Ora il suo studioso più fedele, Marco Fagioli, ha pubblicato un formidabile catalogo, “Bruno Innocenti. Statuario del Novecento”, Aión ed., che riproduce 500 sculture in 368 pagine di grande formato. Alcune di queste opere ebbero un forte risalto pubblico, come il grande gruppo di “Apollo e le Muse” (1933) per il proscenio del Teatro Comunale e poi del Maggio. Fagioli rintraccia le fonti letterarie, mitologiche e religiose, e ripercorre i rapporti stretti che, sulla scorta di Andreotti e dell’Antico Fattore, Innocenti tenne con i letterati contemporanei, l’amicizia con Vittorini, il sostegno a Montale nella tenzone poetica con Quasimodo nel 1931… Innocenti fu specialmente ritrattista, e devoto alla rappresentazione femminile.
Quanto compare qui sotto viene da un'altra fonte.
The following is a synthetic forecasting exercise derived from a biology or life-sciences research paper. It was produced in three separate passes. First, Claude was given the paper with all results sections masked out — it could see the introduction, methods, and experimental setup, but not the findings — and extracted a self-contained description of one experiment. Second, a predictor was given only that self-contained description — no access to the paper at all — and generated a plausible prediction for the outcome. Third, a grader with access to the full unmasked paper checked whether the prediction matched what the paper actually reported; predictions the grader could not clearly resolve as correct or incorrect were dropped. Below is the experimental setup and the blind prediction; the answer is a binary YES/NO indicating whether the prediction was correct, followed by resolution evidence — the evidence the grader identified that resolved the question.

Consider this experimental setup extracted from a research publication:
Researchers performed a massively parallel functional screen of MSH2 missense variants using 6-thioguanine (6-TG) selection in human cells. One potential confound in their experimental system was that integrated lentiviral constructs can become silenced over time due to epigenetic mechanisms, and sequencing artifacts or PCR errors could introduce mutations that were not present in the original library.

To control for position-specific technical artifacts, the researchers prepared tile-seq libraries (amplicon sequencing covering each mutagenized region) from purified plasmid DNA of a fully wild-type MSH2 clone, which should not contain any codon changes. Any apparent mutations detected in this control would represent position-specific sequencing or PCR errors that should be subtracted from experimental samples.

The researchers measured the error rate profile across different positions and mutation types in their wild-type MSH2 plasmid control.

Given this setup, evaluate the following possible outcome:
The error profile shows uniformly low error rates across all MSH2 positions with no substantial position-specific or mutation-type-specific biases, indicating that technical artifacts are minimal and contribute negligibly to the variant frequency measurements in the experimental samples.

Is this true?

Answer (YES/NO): NO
Musica, poesia e letteratura accompagnarono il suo lavoro, come mostrano certi titoli: “Ritratto a memoria d’una fanciulla in fiore intravista un giorno”… C’è un suo nudo di donna giovane, seduta, del 1935, “Madanda”, già nella collezione Bodmer, che mi commuove come solo certe poesie e certe arie d’opera, l’avevo vista esposta in una grande mostra a San Miniato nel 2011 e non smettevo di girarle intorno – farle la corte. La bellissima Erinni mi fa pensare ai prigioni – una prigioniera liberata – o alla sacrestia di San Lorenzo. In una pagina di ricordi, Marta Innocenti scrive: “Per noi figli queste sculture erano come delle amiche: le chiamavamo per nome, il nome della persona ritratta, del personaggio raffigurato, o della modella che aveva posato per lui. C’era, per esempio, una grande scultura, Erinni, in un marmo molto liscio e bianco, un po’ gelido. Lui ci incoraggiava a toccarla e accarezzarla. Col passare degli anni, Erinni prese dalle nostre mani il calore di una splendida patina”. Che due figlie, Marta Innocenti e Chiara Rivetti, siano ciascuna a suo modo impegnate a tener viva la bellezza che hanno ereditato, è una buona notizia, oggi.